I'm sorry I couldn't do it anymore..

What happened to us? It was all so good. I found myself slowly missing that magic I could feel around you. We stopped texting as much. We stopped making efforts to go on those dates. We didn't hold hands in public anymore. We stopped staying in that hug for two whole minutes.
Why love?
I don't know what happened.

It all started to feel painful . I started to feel lonely and isolated even when you were around . I couldn't feel that magic anymore. Where did it vanish? It's not like we ever let our work take over us or anything, our magic just vanished, and that thought saddens me.

I'm sorry I had to let you go. It made me feel terrible that I used to be happier without around. I'm sorry it got so painful toward the end. I'm sorry because trying to make it work would only mean us trying to change who we were, and that would not be the person I fell in love with.
I'm sorry I fell out of love. I'm sorry I chased my dream instead of you. I'm sorry it seemed a little more important.
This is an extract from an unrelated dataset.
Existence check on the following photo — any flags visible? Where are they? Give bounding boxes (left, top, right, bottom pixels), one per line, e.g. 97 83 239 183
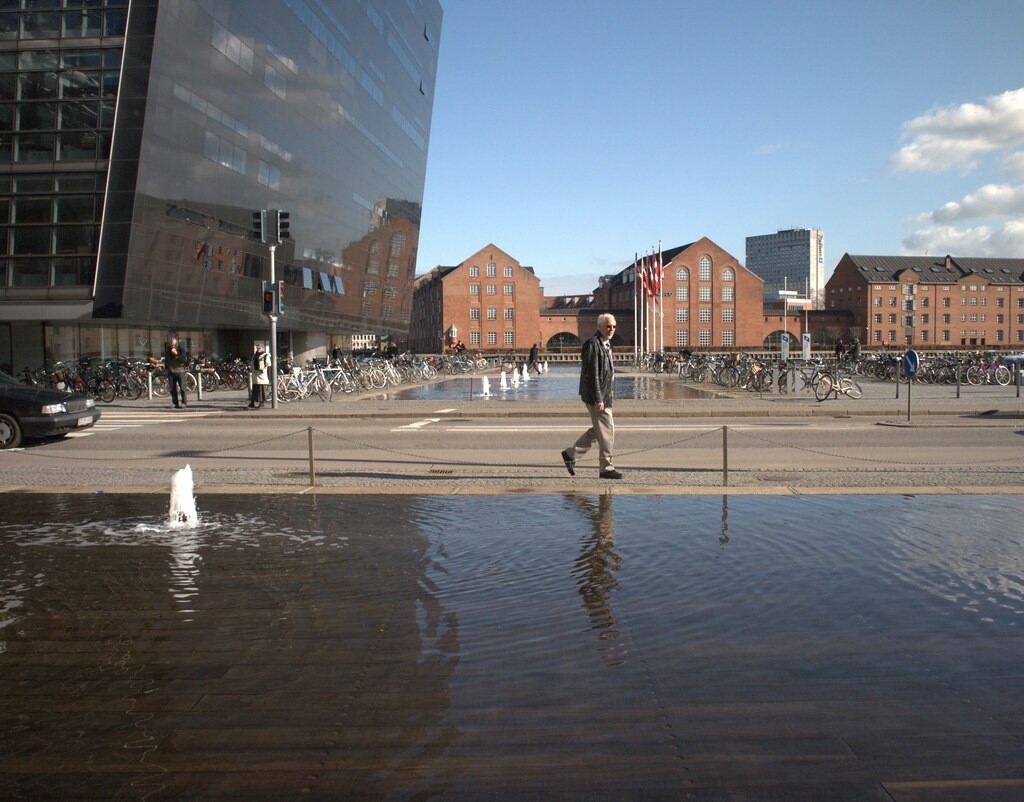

Seeing you happy today makes me happier. Thank you for teaching me how to be a little more kind. Thank you for teaching me how to really chase something I wanted. Thank you for teaching me how to love. Thank you for making me, me. It would have never happened without you.

When you taught me how to chase my dreams, I didn't see you in it anymore. You only got smaller and smaller and slowly faded away from that picture.
May be somehow you drove me away?

Cannot tell you how happy I am that you happened to me, but I'm sorry I couldn't do it anymore, I had to leave...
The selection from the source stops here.